**Selected extract**
────────────────────

At 13:37 TeamCity built the rules and ran the tests, giving it the green light. The WAF test suite tests that the core functionality of the WAF works and consists of a large collection of unit tests for individual matching functions. After the unit tests run the individual WAF rules are tested by executing a huge collection of HTTP requests against the WAF. These HTTP requests are designed to test requests that should be blocked by the WAF (to make sure it catches attacks) and those that should be let through (to make sure it isn’t over-blocking and creating false positives). What it didn’t do was test for runaway CPU utilization by the WAF and examining the log files from previous WAF builds shows that no increase in test suite run time was observed with the rule that would ultimately cause CPU exhaustion on our edge.

With the tests passing, TeamCity automatically began deploying the change at 13:42.

Quicksilver

Because WAF rules are required to address emergent threats they are deployed using our Quicksilver distributed key-value (KV) store that can push changes globally in seconds. This technology is used by all our customers when making configuration changes in our dashboard or via the API and is the backbone of our service’s ability to respond to changes very, very rapidly.

────────────────────

**Record list**
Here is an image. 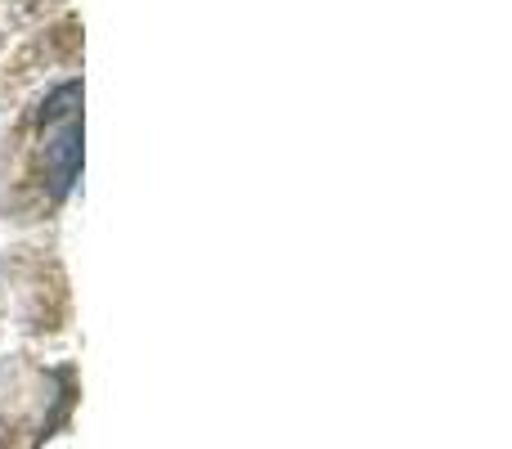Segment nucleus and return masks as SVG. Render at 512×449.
I'll return each mask as SVG.
<instances>
[{
  "mask_svg": "<svg viewBox=\"0 0 512 449\" xmlns=\"http://www.w3.org/2000/svg\"><path fill=\"white\" fill-rule=\"evenodd\" d=\"M41 153L50 171V198L63 203L81 171V81L68 77L41 104Z\"/></svg>",
  "mask_w": 512,
  "mask_h": 449,
  "instance_id": "1",
  "label": "nucleus"
}]
</instances>
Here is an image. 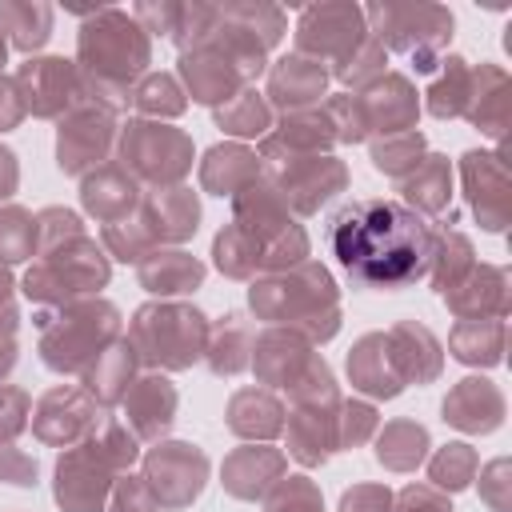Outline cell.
Returning a JSON list of instances; mask_svg holds the SVG:
<instances>
[{"mask_svg":"<svg viewBox=\"0 0 512 512\" xmlns=\"http://www.w3.org/2000/svg\"><path fill=\"white\" fill-rule=\"evenodd\" d=\"M328 244L336 264L352 280L372 288L412 284L432 256L428 224L400 200H384V196L344 204L332 216Z\"/></svg>","mask_w":512,"mask_h":512,"instance_id":"6da1fadb","label":"cell"}]
</instances>
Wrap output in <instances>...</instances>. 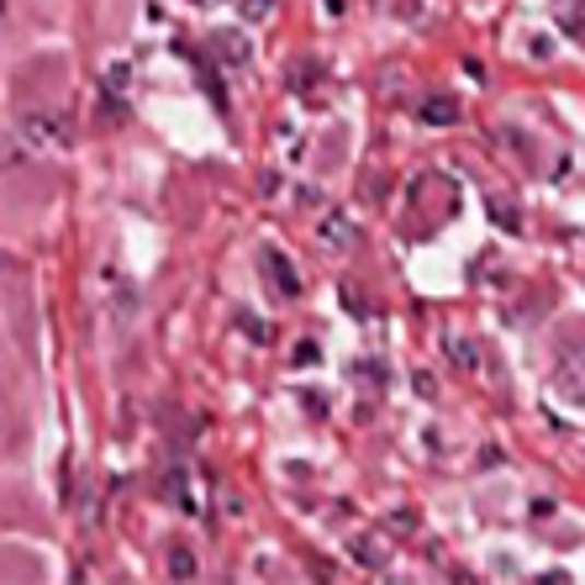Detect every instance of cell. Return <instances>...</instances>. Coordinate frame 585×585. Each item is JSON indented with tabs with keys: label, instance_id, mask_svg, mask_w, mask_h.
<instances>
[{
	"label": "cell",
	"instance_id": "6da1fadb",
	"mask_svg": "<svg viewBox=\"0 0 585 585\" xmlns=\"http://www.w3.org/2000/svg\"><path fill=\"white\" fill-rule=\"evenodd\" d=\"M16 138H22V148H27V153H59V148L69 143L63 121L48 117V112H27V117H22V127H16Z\"/></svg>",
	"mask_w": 585,
	"mask_h": 585
},
{
	"label": "cell",
	"instance_id": "7a4b0ae2",
	"mask_svg": "<svg viewBox=\"0 0 585 585\" xmlns=\"http://www.w3.org/2000/svg\"><path fill=\"white\" fill-rule=\"evenodd\" d=\"M554 385L564 401H575V407H585V353H564L554 370Z\"/></svg>",
	"mask_w": 585,
	"mask_h": 585
},
{
	"label": "cell",
	"instance_id": "3957f363",
	"mask_svg": "<svg viewBox=\"0 0 585 585\" xmlns=\"http://www.w3.org/2000/svg\"><path fill=\"white\" fill-rule=\"evenodd\" d=\"M264 264H269V280H274V291L285 295V301H291V295H301V274L285 264V254H280V248H264Z\"/></svg>",
	"mask_w": 585,
	"mask_h": 585
},
{
	"label": "cell",
	"instance_id": "277c9868",
	"mask_svg": "<svg viewBox=\"0 0 585 585\" xmlns=\"http://www.w3.org/2000/svg\"><path fill=\"white\" fill-rule=\"evenodd\" d=\"M211 48L222 54V63H233V69L248 63V37H243V32H211Z\"/></svg>",
	"mask_w": 585,
	"mask_h": 585
},
{
	"label": "cell",
	"instance_id": "5b68a950",
	"mask_svg": "<svg viewBox=\"0 0 585 585\" xmlns=\"http://www.w3.org/2000/svg\"><path fill=\"white\" fill-rule=\"evenodd\" d=\"M559 5V27L570 37H585V0H554Z\"/></svg>",
	"mask_w": 585,
	"mask_h": 585
},
{
	"label": "cell",
	"instance_id": "8992f818",
	"mask_svg": "<svg viewBox=\"0 0 585 585\" xmlns=\"http://www.w3.org/2000/svg\"><path fill=\"white\" fill-rule=\"evenodd\" d=\"M422 121H433V127H454V121H459V106H454V101H428V106H422Z\"/></svg>",
	"mask_w": 585,
	"mask_h": 585
},
{
	"label": "cell",
	"instance_id": "52a82bcc",
	"mask_svg": "<svg viewBox=\"0 0 585 585\" xmlns=\"http://www.w3.org/2000/svg\"><path fill=\"white\" fill-rule=\"evenodd\" d=\"M169 575H175V581H196V554H190V549H175V554H169Z\"/></svg>",
	"mask_w": 585,
	"mask_h": 585
},
{
	"label": "cell",
	"instance_id": "ba28073f",
	"mask_svg": "<svg viewBox=\"0 0 585 585\" xmlns=\"http://www.w3.org/2000/svg\"><path fill=\"white\" fill-rule=\"evenodd\" d=\"M323 243H338V248H349V243H353L349 222H343V217H327V222H323Z\"/></svg>",
	"mask_w": 585,
	"mask_h": 585
},
{
	"label": "cell",
	"instance_id": "9c48e42d",
	"mask_svg": "<svg viewBox=\"0 0 585 585\" xmlns=\"http://www.w3.org/2000/svg\"><path fill=\"white\" fill-rule=\"evenodd\" d=\"M269 11H274V0H243V16H248V22H264Z\"/></svg>",
	"mask_w": 585,
	"mask_h": 585
},
{
	"label": "cell",
	"instance_id": "30bf717a",
	"mask_svg": "<svg viewBox=\"0 0 585 585\" xmlns=\"http://www.w3.org/2000/svg\"><path fill=\"white\" fill-rule=\"evenodd\" d=\"M353 554H359V559H370V570H375V564H381V549H375V543H370V538H359V543H353Z\"/></svg>",
	"mask_w": 585,
	"mask_h": 585
},
{
	"label": "cell",
	"instance_id": "8fae6325",
	"mask_svg": "<svg viewBox=\"0 0 585 585\" xmlns=\"http://www.w3.org/2000/svg\"><path fill=\"white\" fill-rule=\"evenodd\" d=\"M448 359H454V364H475V353H469V343H448Z\"/></svg>",
	"mask_w": 585,
	"mask_h": 585
},
{
	"label": "cell",
	"instance_id": "7c38bea8",
	"mask_svg": "<svg viewBox=\"0 0 585 585\" xmlns=\"http://www.w3.org/2000/svg\"><path fill=\"white\" fill-rule=\"evenodd\" d=\"M295 364L312 370V364H317V343H301V349H295Z\"/></svg>",
	"mask_w": 585,
	"mask_h": 585
},
{
	"label": "cell",
	"instance_id": "4fadbf2b",
	"mask_svg": "<svg viewBox=\"0 0 585 585\" xmlns=\"http://www.w3.org/2000/svg\"><path fill=\"white\" fill-rule=\"evenodd\" d=\"M327 11H332V16H338V11H343V0H327Z\"/></svg>",
	"mask_w": 585,
	"mask_h": 585
}]
</instances>
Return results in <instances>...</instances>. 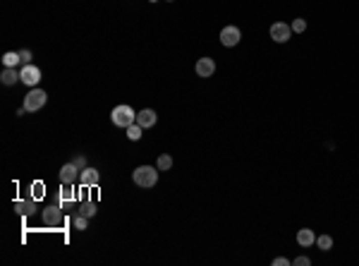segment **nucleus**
<instances>
[{"label": "nucleus", "instance_id": "423d86ee", "mask_svg": "<svg viewBox=\"0 0 359 266\" xmlns=\"http://www.w3.org/2000/svg\"><path fill=\"white\" fill-rule=\"evenodd\" d=\"M290 36H292V27L290 24H285V22L271 24V38L276 43H285V41H290Z\"/></svg>", "mask_w": 359, "mask_h": 266}, {"label": "nucleus", "instance_id": "aec40b11", "mask_svg": "<svg viewBox=\"0 0 359 266\" xmlns=\"http://www.w3.org/2000/svg\"><path fill=\"white\" fill-rule=\"evenodd\" d=\"M156 168L158 170H170V168H173V158L168 156V154H161V156H158Z\"/></svg>", "mask_w": 359, "mask_h": 266}, {"label": "nucleus", "instance_id": "4468645a", "mask_svg": "<svg viewBox=\"0 0 359 266\" xmlns=\"http://www.w3.org/2000/svg\"><path fill=\"white\" fill-rule=\"evenodd\" d=\"M74 197H77V192H74L72 185L63 183V190H60V197H58V204H60V206H63V204H70V202H74Z\"/></svg>", "mask_w": 359, "mask_h": 266}, {"label": "nucleus", "instance_id": "6ab92c4d", "mask_svg": "<svg viewBox=\"0 0 359 266\" xmlns=\"http://www.w3.org/2000/svg\"><path fill=\"white\" fill-rule=\"evenodd\" d=\"M316 245H319L321 252H328V249L333 247V238L331 235H319V238H316Z\"/></svg>", "mask_w": 359, "mask_h": 266}, {"label": "nucleus", "instance_id": "f03ea898", "mask_svg": "<svg viewBox=\"0 0 359 266\" xmlns=\"http://www.w3.org/2000/svg\"><path fill=\"white\" fill-rule=\"evenodd\" d=\"M111 118H113V125L115 127H129V125H134L137 122V113L132 110V106H115L111 113Z\"/></svg>", "mask_w": 359, "mask_h": 266}, {"label": "nucleus", "instance_id": "9b49d317", "mask_svg": "<svg viewBox=\"0 0 359 266\" xmlns=\"http://www.w3.org/2000/svg\"><path fill=\"white\" fill-rule=\"evenodd\" d=\"M15 211L22 213V216H31V213L36 211V199L31 197V199H17L15 202Z\"/></svg>", "mask_w": 359, "mask_h": 266}, {"label": "nucleus", "instance_id": "5701e85b", "mask_svg": "<svg viewBox=\"0 0 359 266\" xmlns=\"http://www.w3.org/2000/svg\"><path fill=\"white\" fill-rule=\"evenodd\" d=\"M31 192H34V194H31V197H34V199H36V202H38V199L43 197V185H41V183L31 185Z\"/></svg>", "mask_w": 359, "mask_h": 266}, {"label": "nucleus", "instance_id": "a878e982", "mask_svg": "<svg viewBox=\"0 0 359 266\" xmlns=\"http://www.w3.org/2000/svg\"><path fill=\"white\" fill-rule=\"evenodd\" d=\"M74 165L84 170V168H86V158H84V156H77V158H74Z\"/></svg>", "mask_w": 359, "mask_h": 266}, {"label": "nucleus", "instance_id": "412c9836", "mask_svg": "<svg viewBox=\"0 0 359 266\" xmlns=\"http://www.w3.org/2000/svg\"><path fill=\"white\" fill-rule=\"evenodd\" d=\"M86 226H89V218H86L84 213H77V216H74V228H77V230H86Z\"/></svg>", "mask_w": 359, "mask_h": 266}, {"label": "nucleus", "instance_id": "cd10ccee", "mask_svg": "<svg viewBox=\"0 0 359 266\" xmlns=\"http://www.w3.org/2000/svg\"><path fill=\"white\" fill-rule=\"evenodd\" d=\"M148 3H158V0H148Z\"/></svg>", "mask_w": 359, "mask_h": 266}, {"label": "nucleus", "instance_id": "2eb2a0df", "mask_svg": "<svg viewBox=\"0 0 359 266\" xmlns=\"http://www.w3.org/2000/svg\"><path fill=\"white\" fill-rule=\"evenodd\" d=\"M17 79H19L17 67H5V70H3V74H0V82L5 84V86H12Z\"/></svg>", "mask_w": 359, "mask_h": 266}, {"label": "nucleus", "instance_id": "20e7f679", "mask_svg": "<svg viewBox=\"0 0 359 266\" xmlns=\"http://www.w3.org/2000/svg\"><path fill=\"white\" fill-rule=\"evenodd\" d=\"M41 218H43V226H53V228H58V226H63V209H60V204H53V206H46L43 211H41Z\"/></svg>", "mask_w": 359, "mask_h": 266}, {"label": "nucleus", "instance_id": "dca6fc26", "mask_svg": "<svg viewBox=\"0 0 359 266\" xmlns=\"http://www.w3.org/2000/svg\"><path fill=\"white\" fill-rule=\"evenodd\" d=\"M19 63H22L19 53H12V51H10V53L3 55V65H5V67H17Z\"/></svg>", "mask_w": 359, "mask_h": 266}, {"label": "nucleus", "instance_id": "0eeeda50", "mask_svg": "<svg viewBox=\"0 0 359 266\" xmlns=\"http://www.w3.org/2000/svg\"><path fill=\"white\" fill-rule=\"evenodd\" d=\"M239 38H242V31H239L237 27H223V31H221V43L223 46H228V48L237 46Z\"/></svg>", "mask_w": 359, "mask_h": 266}, {"label": "nucleus", "instance_id": "393cba45", "mask_svg": "<svg viewBox=\"0 0 359 266\" xmlns=\"http://www.w3.org/2000/svg\"><path fill=\"white\" fill-rule=\"evenodd\" d=\"M292 264H295V266H309V264H312V259H309V257H297Z\"/></svg>", "mask_w": 359, "mask_h": 266}, {"label": "nucleus", "instance_id": "ddd939ff", "mask_svg": "<svg viewBox=\"0 0 359 266\" xmlns=\"http://www.w3.org/2000/svg\"><path fill=\"white\" fill-rule=\"evenodd\" d=\"M297 242H299L302 247H312L314 242H316V235H314V230L302 228L299 233H297Z\"/></svg>", "mask_w": 359, "mask_h": 266}, {"label": "nucleus", "instance_id": "f8f14e48", "mask_svg": "<svg viewBox=\"0 0 359 266\" xmlns=\"http://www.w3.org/2000/svg\"><path fill=\"white\" fill-rule=\"evenodd\" d=\"M79 183H82V187H93L98 183V170L96 168H84L79 173Z\"/></svg>", "mask_w": 359, "mask_h": 266}, {"label": "nucleus", "instance_id": "bb28decb", "mask_svg": "<svg viewBox=\"0 0 359 266\" xmlns=\"http://www.w3.org/2000/svg\"><path fill=\"white\" fill-rule=\"evenodd\" d=\"M273 264H276V266H287L290 261H287L285 257H278V259H273Z\"/></svg>", "mask_w": 359, "mask_h": 266}, {"label": "nucleus", "instance_id": "b1692460", "mask_svg": "<svg viewBox=\"0 0 359 266\" xmlns=\"http://www.w3.org/2000/svg\"><path fill=\"white\" fill-rule=\"evenodd\" d=\"M19 58H22V63L24 65H31V51H27V48L19 51Z\"/></svg>", "mask_w": 359, "mask_h": 266}, {"label": "nucleus", "instance_id": "f3484780", "mask_svg": "<svg viewBox=\"0 0 359 266\" xmlns=\"http://www.w3.org/2000/svg\"><path fill=\"white\" fill-rule=\"evenodd\" d=\"M79 213H84L86 218H93V216H96V204L93 202H82L79 204Z\"/></svg>", "mask_w": 359, "mask_h": 266}, {"label": "nucleus", "instance_id": "4be33fe9", "mask_svg": "<svg viewBox=\"0 0 359 266\" xmlns=\"http://www.w3.org/2000/svg\"><path fill=\"white\" fill-rule=\"evenodd\" d=\"M290 27H292V31H297V34H302L304 29H306V19H302V17H297L295 22H292V24H290Z\"/></svg>", "mask_w": 359, "mask_h": 266}, {"label": "nucleus", "instance_id": "39448f33", "mask_svg": "<svg viewBox=\"0 0 359 266\" xmlns=\"http://www.w3.org/2000/svg\"><path fill=\"white\" fill-rule=\"evenodd\" d=\"M19 79L27 84V86H36L38 82H41V70H38L36 65H24L22 70H19Z\"/></svg>", "mask_w": 359, "mask_h": 266}, {"label": "nucleus", "instance_id": "a211bd4d", "mask_svg": "<svg viewBox=\"0 0 359 266\" xmlns=\"http://www.w3.org/2000/svg\"><path fill=\"white\" fill-rule=\"evenodd\" d=\"M141 132H144V127L134 122V125H129L127 127V137L132 139V142H139V139H141Z\"/></svg>", "mask_w": 359, "mask_h": 266}, {"label": "nucleus", "instance_id": "f257e3e1", "mask_svg": "<svg viewBox=\"0 0 359 266\" xmlns=\"http://www.w3.org/2000/svg\"><path fill=\"white\" fill-rule=\"evenodd\" d=\"M132 180L139 187H153L158 183V168H153V165H139V168H134V173H132Z\"/></svg>", "mask_w": 359, "mask_h": 266}, {"label": "nucleus", "instance_id": "6e6552de", "mask_svg": "<svg viewBox=\"0 0 359 266\" xmlns=\"http://www.w3.org/2000/svg\"><path fill=\"white\" fill-rule=\"evenodd\" d=\"M60 180H63L65 185H74L77 180H79V168L72 163H65L63 168H60Z\"/></svg>", "mask_w": 359, "mask_h": 266}, {"label": "nucleus", "instance_id": "c85d7f7f", "mask_svg": "<svg viewBox=\"0 0 359 266\" xmlns=\"http://www.w3.org/2000/svg\"><path fill=\"white\" fill-rule=\"evenodd\" d=\"M168 3H173V0H168Z\"/></svg>", "mask_w": 359, "mask_h": 266}, {"label": "nucleus", "instance_id": "9d476101", "mask_svg": "<svg viewBox=\"0 0 359 266\" xmlns=\"http://www.w3.org/2000/svg\"><path fill=\"white\" fill-rule=\"evenodd\" d=\"M216 72V63H213V58H199V63H196V74L199 77H213Z\"/></svg>", "mask_w": 359, "mask_h": 266}, {"label": "nucleus", "instance_id": "7ed1b4c3", "mask_svg": "<svg viewBox=\"0 0 359 266\" xmlns=\"http://www.w3.org/2000/svg\"><path fill=\"white\" fill-rule=\"evenodd\" d=\"M46 101H48V94L43 92V89H31V92L24 96V108L29 110V113H36V110H41L43 106H46Z\"/></svg>", "mask_w": 359, "mask_h": 266}, {"label": "nucleus", "instance_id": "1a4fd4ad", "mask_svg": "<svg viewBox=\"0 0 359 266\" xmlns=\"http://www.w3.org/2000/svg\"><path fill=\"white\" fill-rule=\"evenodd\" d=\"M156 120H158L156 110H151V108H144V110H139L137 113V125H141L144 129L153 127V125H156Z\"/></svg>", "mask_w": 359, "mask_h": 266}]
</instances>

────────────────────

**What this exercise asks**
**1.** How would you render this sentence from the passage on the WAF rule deployment in Spanish: "With the tests passing, TeamCity automatically began deploying the change at 13:42."
**2.** Can you continue the passage on the WAF rule deployment, picking up right after its final sentence?

**Task responses**
**1.** Con las pruebas superadas, TeamCity comenzó automáticamente a desplegar el cambio a las 13:42.

**2.**
We haven’t really talked about Quicksilver much. We previously used Kyoto Tycoon as a globally distributed key-value store, but we ran into operational issues with it and wrote our own KV store that is replicated across our more than 180 cities. Quicksilver is how we push changes to customer configuration, update WAF rules, and distribute JavaScript code written by customers using Cloudflare Workers.

From clicking a button in the dashboard or making an API call to change configuration to that change coming into effect takes seconds, globally. Customers have come to love this high speed configurability. And with Workers they expect near instant, global software deployment. On average Quicksilver distributes about 350 changes per second.

And Quicksilver is very fast.  On average we hit a p99 of 2.29s for a change to be distributed to every machine worldwide. Usually, this speed is a great thing. It means that when you enable a feature or purge your cache you know that it’ll be live globally nearly instantly. When you push code with Cloudflare Workers it’s pushed out at the same speed. This is part of the promise of Cloudflare fast updates when you need them.

However, in this case, that speed meant that a change to the rules went global in seconds. You may notice that the WAF code uses Lua. Cloudflare makes use of Lua extensively in production and details of the Lua in the WAF have been discussed before. The Lua WAF uses PCRE internally and it uses backtracking for matching and has no mechanism to protect against a runaway expression. More on that and what we’re doing about it below.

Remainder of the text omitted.